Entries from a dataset
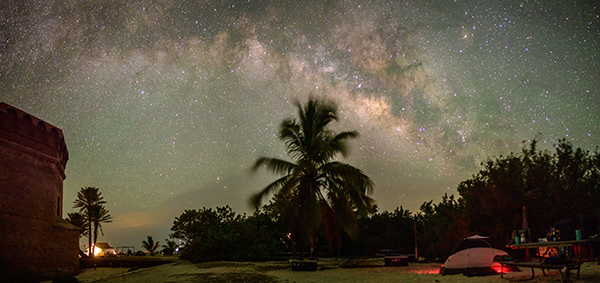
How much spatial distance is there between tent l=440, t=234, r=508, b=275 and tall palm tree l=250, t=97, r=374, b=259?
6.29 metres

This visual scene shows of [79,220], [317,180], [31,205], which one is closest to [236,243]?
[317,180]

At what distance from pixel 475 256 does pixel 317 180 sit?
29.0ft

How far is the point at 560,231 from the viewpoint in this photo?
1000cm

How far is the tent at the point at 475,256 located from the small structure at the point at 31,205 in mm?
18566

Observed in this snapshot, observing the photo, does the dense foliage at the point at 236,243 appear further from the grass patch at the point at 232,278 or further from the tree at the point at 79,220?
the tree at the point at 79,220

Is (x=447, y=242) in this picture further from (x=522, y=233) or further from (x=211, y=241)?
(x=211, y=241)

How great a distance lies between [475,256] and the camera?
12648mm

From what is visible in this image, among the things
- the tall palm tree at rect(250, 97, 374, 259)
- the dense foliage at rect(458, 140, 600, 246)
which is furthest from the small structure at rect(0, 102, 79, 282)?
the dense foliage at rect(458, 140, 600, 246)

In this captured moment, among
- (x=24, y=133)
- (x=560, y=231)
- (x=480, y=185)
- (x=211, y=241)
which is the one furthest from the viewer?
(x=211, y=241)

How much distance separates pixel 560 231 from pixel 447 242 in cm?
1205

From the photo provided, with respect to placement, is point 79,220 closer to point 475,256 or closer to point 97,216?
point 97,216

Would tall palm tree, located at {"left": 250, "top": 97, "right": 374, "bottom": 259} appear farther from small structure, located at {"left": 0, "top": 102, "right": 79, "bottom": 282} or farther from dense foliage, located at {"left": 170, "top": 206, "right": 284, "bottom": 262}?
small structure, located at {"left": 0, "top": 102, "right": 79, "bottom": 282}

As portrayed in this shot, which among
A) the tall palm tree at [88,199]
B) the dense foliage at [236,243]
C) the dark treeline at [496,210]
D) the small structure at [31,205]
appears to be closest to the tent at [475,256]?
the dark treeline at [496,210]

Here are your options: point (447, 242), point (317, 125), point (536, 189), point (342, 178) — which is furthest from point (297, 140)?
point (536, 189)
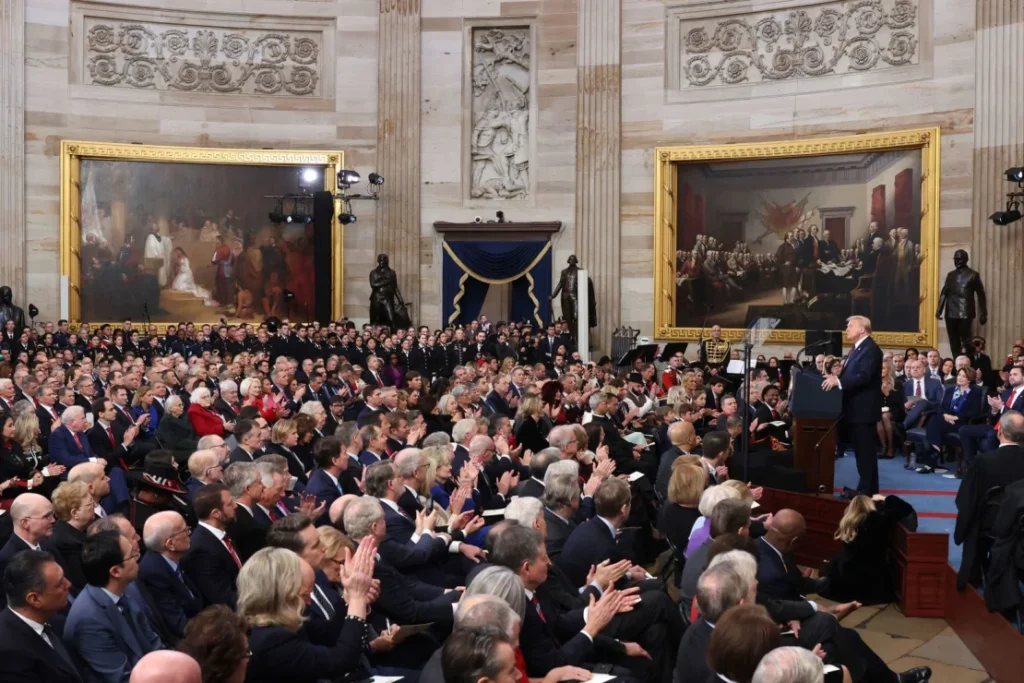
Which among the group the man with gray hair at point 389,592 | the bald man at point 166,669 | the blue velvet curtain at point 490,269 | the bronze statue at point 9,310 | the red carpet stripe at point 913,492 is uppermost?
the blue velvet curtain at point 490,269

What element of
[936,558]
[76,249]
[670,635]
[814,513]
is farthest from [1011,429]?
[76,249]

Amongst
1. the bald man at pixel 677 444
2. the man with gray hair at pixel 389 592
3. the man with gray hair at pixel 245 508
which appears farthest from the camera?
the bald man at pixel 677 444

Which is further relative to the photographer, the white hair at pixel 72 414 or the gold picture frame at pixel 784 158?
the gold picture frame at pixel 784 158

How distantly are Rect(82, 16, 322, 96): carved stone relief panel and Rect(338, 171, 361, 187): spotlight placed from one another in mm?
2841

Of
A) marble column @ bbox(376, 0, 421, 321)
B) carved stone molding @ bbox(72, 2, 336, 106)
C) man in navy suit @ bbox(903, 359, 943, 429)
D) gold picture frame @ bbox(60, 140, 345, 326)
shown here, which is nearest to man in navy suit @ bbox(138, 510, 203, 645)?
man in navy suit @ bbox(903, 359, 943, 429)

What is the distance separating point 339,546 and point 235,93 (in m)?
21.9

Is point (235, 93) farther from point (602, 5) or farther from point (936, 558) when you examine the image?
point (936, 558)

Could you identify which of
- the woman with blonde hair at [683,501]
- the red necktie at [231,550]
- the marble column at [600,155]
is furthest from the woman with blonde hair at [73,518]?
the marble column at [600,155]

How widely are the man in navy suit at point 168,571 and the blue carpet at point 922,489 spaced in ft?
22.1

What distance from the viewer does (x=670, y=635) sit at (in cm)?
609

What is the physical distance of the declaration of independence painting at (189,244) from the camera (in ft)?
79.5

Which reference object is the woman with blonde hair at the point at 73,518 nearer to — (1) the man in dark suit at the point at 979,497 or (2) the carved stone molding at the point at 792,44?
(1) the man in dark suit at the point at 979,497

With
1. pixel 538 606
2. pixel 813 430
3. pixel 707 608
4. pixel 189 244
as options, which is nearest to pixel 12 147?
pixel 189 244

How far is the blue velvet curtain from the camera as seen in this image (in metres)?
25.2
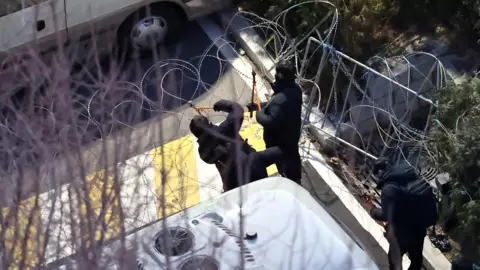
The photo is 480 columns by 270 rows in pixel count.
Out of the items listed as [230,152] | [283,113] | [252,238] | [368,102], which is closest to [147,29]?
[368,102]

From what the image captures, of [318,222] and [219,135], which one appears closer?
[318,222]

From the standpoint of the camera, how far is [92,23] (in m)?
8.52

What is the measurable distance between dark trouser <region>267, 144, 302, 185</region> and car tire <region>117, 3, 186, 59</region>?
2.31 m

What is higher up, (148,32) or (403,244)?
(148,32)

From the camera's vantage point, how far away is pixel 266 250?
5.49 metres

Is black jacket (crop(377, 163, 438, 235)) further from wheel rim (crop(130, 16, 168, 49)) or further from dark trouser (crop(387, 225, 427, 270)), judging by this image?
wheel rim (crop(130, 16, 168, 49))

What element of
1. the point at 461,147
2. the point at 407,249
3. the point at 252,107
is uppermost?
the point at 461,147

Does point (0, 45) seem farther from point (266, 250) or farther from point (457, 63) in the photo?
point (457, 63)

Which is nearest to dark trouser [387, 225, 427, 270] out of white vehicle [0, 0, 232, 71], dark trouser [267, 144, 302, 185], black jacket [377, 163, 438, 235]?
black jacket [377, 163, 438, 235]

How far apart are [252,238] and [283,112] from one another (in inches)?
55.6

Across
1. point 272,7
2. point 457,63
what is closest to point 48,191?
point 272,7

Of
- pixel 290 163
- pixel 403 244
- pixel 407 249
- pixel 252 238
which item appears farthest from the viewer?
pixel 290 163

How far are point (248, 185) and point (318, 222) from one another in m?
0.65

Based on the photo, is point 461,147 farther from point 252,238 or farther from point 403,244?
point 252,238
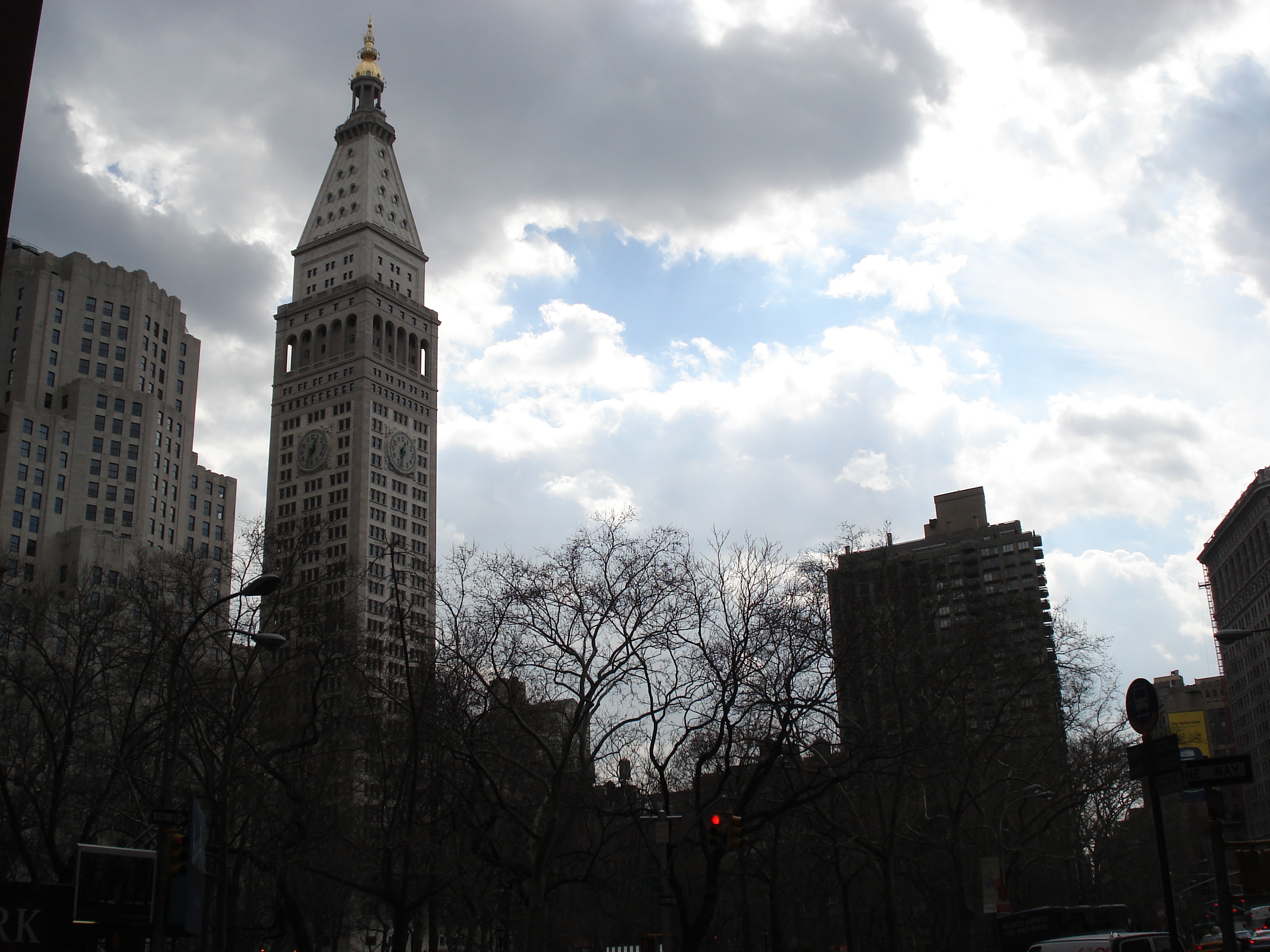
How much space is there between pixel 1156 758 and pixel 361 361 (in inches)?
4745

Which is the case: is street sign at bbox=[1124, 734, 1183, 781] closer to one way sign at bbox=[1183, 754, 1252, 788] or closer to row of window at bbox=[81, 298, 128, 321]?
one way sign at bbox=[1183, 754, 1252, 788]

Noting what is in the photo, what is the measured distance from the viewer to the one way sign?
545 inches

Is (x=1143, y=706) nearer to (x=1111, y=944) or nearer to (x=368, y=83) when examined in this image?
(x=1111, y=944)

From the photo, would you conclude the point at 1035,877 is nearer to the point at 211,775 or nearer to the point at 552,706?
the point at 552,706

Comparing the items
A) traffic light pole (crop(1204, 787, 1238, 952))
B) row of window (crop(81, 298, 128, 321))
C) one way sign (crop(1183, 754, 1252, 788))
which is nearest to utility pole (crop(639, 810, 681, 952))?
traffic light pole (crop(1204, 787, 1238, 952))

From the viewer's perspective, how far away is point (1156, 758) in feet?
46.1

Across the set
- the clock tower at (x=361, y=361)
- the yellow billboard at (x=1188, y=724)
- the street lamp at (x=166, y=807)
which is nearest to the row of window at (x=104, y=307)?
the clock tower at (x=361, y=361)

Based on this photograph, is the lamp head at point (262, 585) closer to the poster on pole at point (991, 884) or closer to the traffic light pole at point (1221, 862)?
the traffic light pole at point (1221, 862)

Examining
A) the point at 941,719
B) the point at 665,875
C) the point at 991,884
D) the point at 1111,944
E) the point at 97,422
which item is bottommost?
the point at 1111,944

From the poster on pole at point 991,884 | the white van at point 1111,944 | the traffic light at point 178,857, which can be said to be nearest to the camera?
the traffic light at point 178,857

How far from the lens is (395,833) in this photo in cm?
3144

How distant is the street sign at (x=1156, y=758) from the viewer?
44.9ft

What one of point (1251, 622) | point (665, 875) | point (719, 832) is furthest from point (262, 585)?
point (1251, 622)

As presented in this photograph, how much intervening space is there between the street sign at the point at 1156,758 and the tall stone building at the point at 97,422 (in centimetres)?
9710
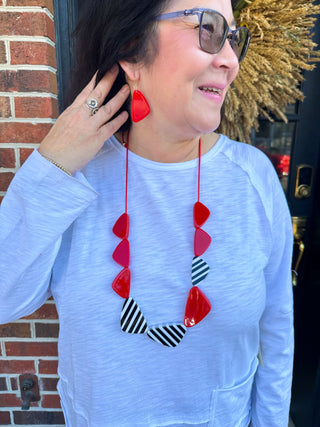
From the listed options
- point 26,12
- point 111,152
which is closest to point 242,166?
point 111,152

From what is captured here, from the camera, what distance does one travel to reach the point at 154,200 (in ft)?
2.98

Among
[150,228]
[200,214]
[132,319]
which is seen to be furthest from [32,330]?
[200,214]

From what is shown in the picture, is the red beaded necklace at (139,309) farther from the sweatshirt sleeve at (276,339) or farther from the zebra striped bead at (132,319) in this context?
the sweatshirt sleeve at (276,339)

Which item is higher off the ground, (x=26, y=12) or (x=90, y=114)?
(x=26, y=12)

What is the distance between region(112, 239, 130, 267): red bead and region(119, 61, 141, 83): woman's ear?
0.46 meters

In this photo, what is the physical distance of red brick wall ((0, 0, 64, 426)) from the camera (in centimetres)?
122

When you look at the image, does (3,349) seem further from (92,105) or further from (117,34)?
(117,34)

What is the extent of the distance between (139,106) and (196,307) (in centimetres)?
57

Your objective
Nothing but the lines from the one holding "How far from" through the last line of the entries should be written out, exactly and inclusively, minus the pictures.

Output of the task
How far from the lens is (395,833) in this photo in cm?
3144

How distant is the street sign at (x=1156, y=758) from the viewer?
44.9ft

What one of point (1251, 622) | point (665, 875) | point (719, 832) is furthest from point (262, 585)?
point (1251, 622)

As presented in this photograph, how much intervening space is there between the street sign at the point at 1156,758 and the tall stone building at the point at 97,422 (in centimetres)?
9710
From the listed options
- point 26,12
- point 111,152
which is closest to point 242,166?
point 111,152

From what is captured here, from the camera, what distance does one travel to reach the point at 154,200 (in ft)?
2.98

Among
[150,228]
[200,214]
[132,319]
which is seen to be furthest from [32,330]?
[200,214]

From what is shown in the picture, is the red beaded necklace at (139,309) farther from the sweatshirt sleeve at (276,339) or farther from the zebra striped bead at (132,319) in this context?
the sweatshirt sleeve at (276,339)

Which item is higher off the ground, (x=26, y=12) or (x=90, y=114)?
(x=26, y=12)

What is the distance between region(112, 239, 130, 267): red bead and region(119, 61, 141, 83): woman's ear?
0.46 meters

In this photo, what is the physical distance of red brick wall ((0, 0, 64, 426)) from the camera (in centimetres)?
122

When you look at the image, does (3,349) seem further from (92,105) or further from (117,34)?
(117,34)

What is the extent of the distance between (139,106) and (196,307) (in centimetres)?
57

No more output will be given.